—Acabo de dar a luz, mis hormonas están cambiando… He estado tratando de cuidarme.
Me interrumpió enojado:
“No pongas excusas. Ya estoy bastante estresado en el trabajo, y cuando llego a casa, me llega ese olor. ¿Qué clase de esposa eres?”
Esa noche dormí en el sofá, con mi bebé en brazos y la almohada empapada de lágrimas. Desde entonces, Rodrigo empezó a salir temprano de casa y a volver tarde. Sospeché algo, pero me callé.
Mi madre, Doña Teresa , vino de Puebla a visitar a su nieto. Al verme cansada, me preguntó qué me pasaba. Al oír todo esto, no se enojó; simplemente me acarició el hombro y me dijo: «
Tranquila, hija. Muchos hombres no entienden lo difícil que es el posparto. No discutas. Deja que se las arregle solo».
Me quedé callado, pero los problemas empeoraron. Un día, delante de unos amigos en casa, Rodrigo soltó de repente:
«Daniela ahora parece una vieja criada; apesta, ya no soporto su presencia».
Estalló la risa. Quise desaparecer, avergonzado, pero por mi hijo, me contuve.
Hasta que una noche llegó tarde a casa, sin aliento, y me gritó:
“Mírate: gorda, apestas. Casarme contigo fue el peor error de mi vida”.
Las lágrimas me cegaron. Recordé las palabras de mi madre: «No le respondas con palabras. Respóndele con hechos».
A la mañana siguiente, abrí un cajón y saqué una caja: dentro estaban las cartas que Rodrigo me escribió cuando éramos novios. Una decía: «Pase lo que pase, siempre te amaré y te protegeré ». Las fotocopié y las encuaderné todas. Escribí una última carta, contándole mi embarazo: el dolor de espalda, la hinchazón, las estrías, y la noche del parto en el hospital general, cada contracción, cada lágrima. También describí la humillación de ser empujada al sofá por mi propio marido.
Junto a él, coloqué una memoria USB con un video grabado en el hospital: yo retorciéndome de dolor, llorando y llamando a Rodrigo, rezando por su bienestar. Y escribí una línea:
“Ella es la misma mujer apestosa que juraste que amarías”.

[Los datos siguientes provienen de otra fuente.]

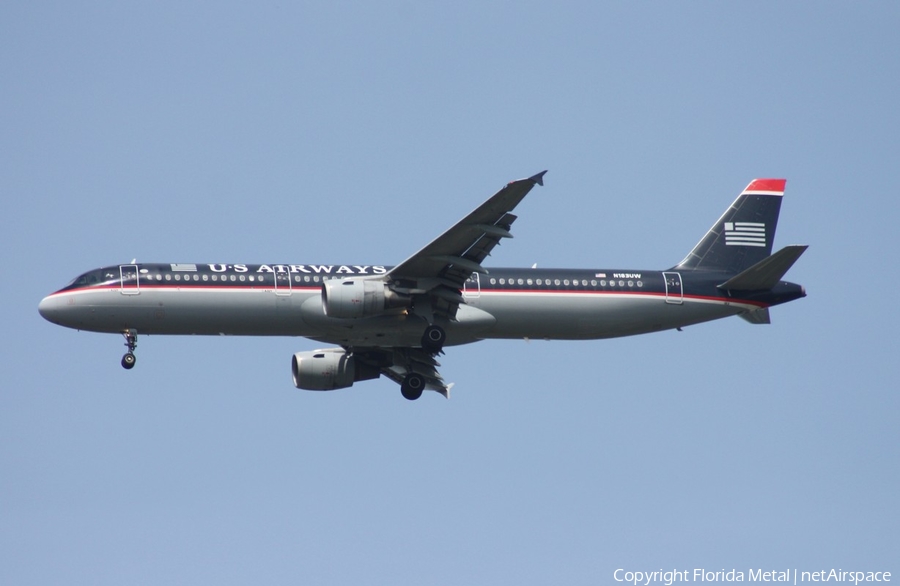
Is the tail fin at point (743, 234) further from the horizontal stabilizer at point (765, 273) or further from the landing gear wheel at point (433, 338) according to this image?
the landing gear wheel at point (433, 338)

Esa noche, Rodrigo llegó, abrió la carta, conectó la memoria USB al televisor y vio la grabación. Me quedé en silencio en un rincón. Él se derrumbó, cubriéndose la cara con lágrimas. Luego se arrodilló ante mí:
«Me equivoqué, Daniela. No tengo ni idea de lo que has pasado. He sido un mal marido».
No lo perdoné de inmediato:
“¿Crees que quiero este cuerpo? Yo traje a tu hijo al mundo. Me humillaste delante de todos. Si no cambias, me voy. Merezco respeto”.
Me abrazó y se disculpó una y otra vez. Pero sabía que la herida no sanaría fácilmente.
Entonces mi madre me reveló un secreto: me había llevado discretamente al departamento de endocrinología del hospital. El diagnóstico: tiroiditis posparto , una enfermedad poco común pero tratable. Gracias a la medicación y a las pruebas médicas, mi salud y mi olor corporal mejoraron en un mes.
Publiqué una larga carta en Facebook, explicando cómo me humillaron, me mandaron al sofá y cómo respondí con cartas y un video. En ella, escribí:
“Las mujeres posparto no son basura. El olor y el peso son parte integral de la vida y no son excusas para la humillación. Si te insultan, no te quedes callada. Deja que tus acciones hablen por ti”.